Framework Integrations

CrewAI, LangChain, OpenAI Agents SDK, HuggingFace, OpenClaw, and Hermes.

Overview

Kalibr integrates with popular agent frameworks and supports any model across any modality. Use router.as_langchain() for LangChain, or auto-instrument HuggingFace's InferenceClient for 17 task types.

CrewAI

Install

shell
pip install kalibr[crewai] crewai openai anthropic

Code (Python only)

python
from kalibr import Router
from crewai import Agent, Task, Crew

# Create Kalibr router
router = Router(
    goal="research_task",
    paths=["gpt-4o-mini", "claude-sonnet-4-20250514"]
)

# Get LangChain-compatible LLM
llm = router.as_langchain()

# Use with CrewAI
researcher = Agent(
    role="Researcher",
    goal="Find accurate information",
    backstory="You are a research assistant.",
    llm=llm,  # Kalibr handles model selection
    verbose=True
)

task = Task(
    description="Research the history of Python programming language.",
    expected_output="A summary of Python's history.",
    agent=researcher
)

crew = Crew(agents=[researcher], tasks=[task])
result = crew.kickoff()

# Report outcome to Kalibr
router.report(success=len(str(result)) > 100)

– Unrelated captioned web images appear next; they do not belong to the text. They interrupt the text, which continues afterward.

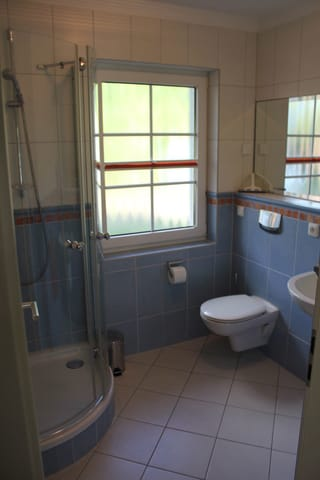 Gäste-WC mit Dusche im EG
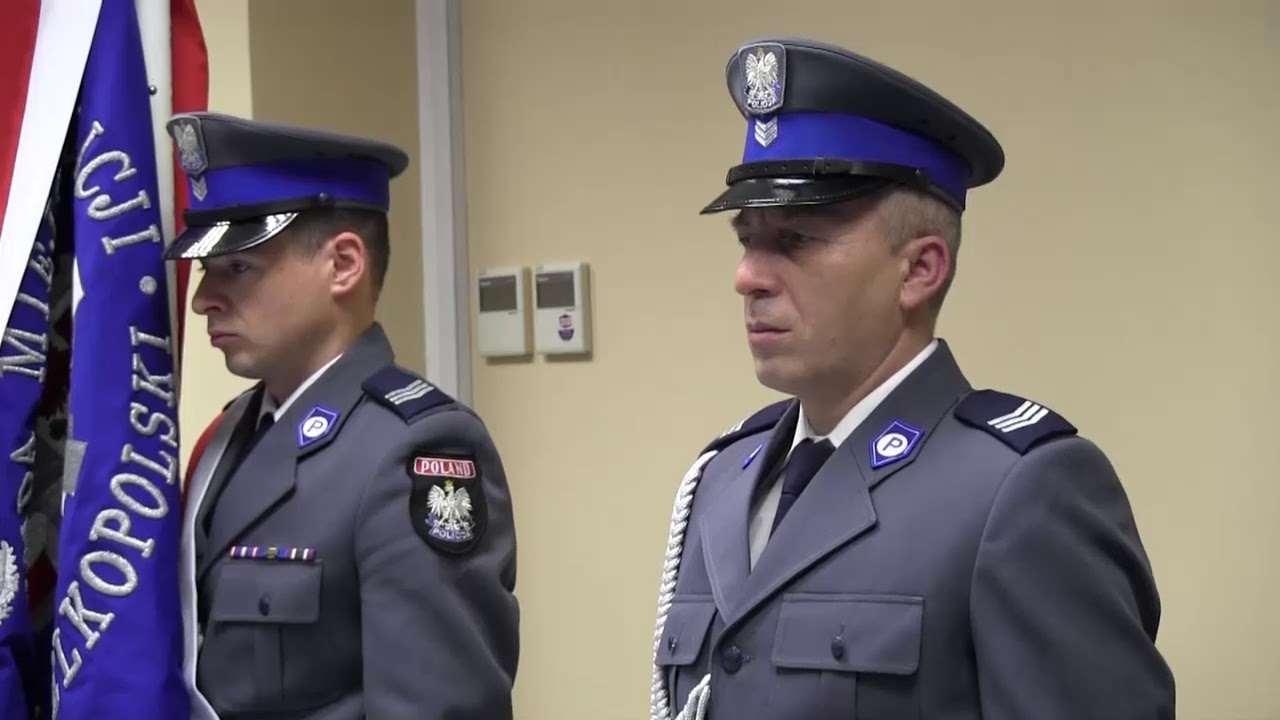 Komisarz Fabian Rogala powołany na stanowisko komendanta gorzowskiej Policji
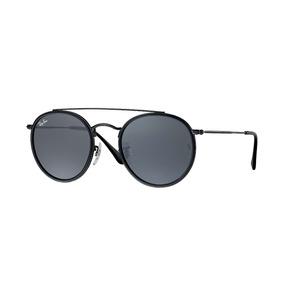 e744960c26 Óculos De Sol Ray-ban Round Double Bridge Rb3647 Promoção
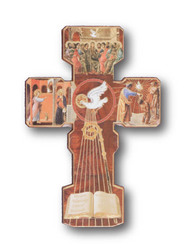 Confirmation Gold-foiled Wooden Cross                  120 x 90 mm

Note: CrewAI requires Python 3.10+.

LangChain

Install

shell
pip install kalibr[langchain] langchain langchain-openai langchain-anthropic

Code (Python only)

python
from kalibr import Router
from langchain_core.prompts import ChatPromptTemplate
from langchain_core.output_parsers import StrOutputParser

router = Router(
    goal="summarize_text",
    paths=["gpt-4o-mini", "claude-sonnet-4-20250514"]
)

llm = router.as_langchain()

prompt = ChatPromptTemplate.from_template("Summarize this: {text}")
chain = prompt | llm | StrOutputParser()

result = chain.invoke({"text": "Long article text here..."})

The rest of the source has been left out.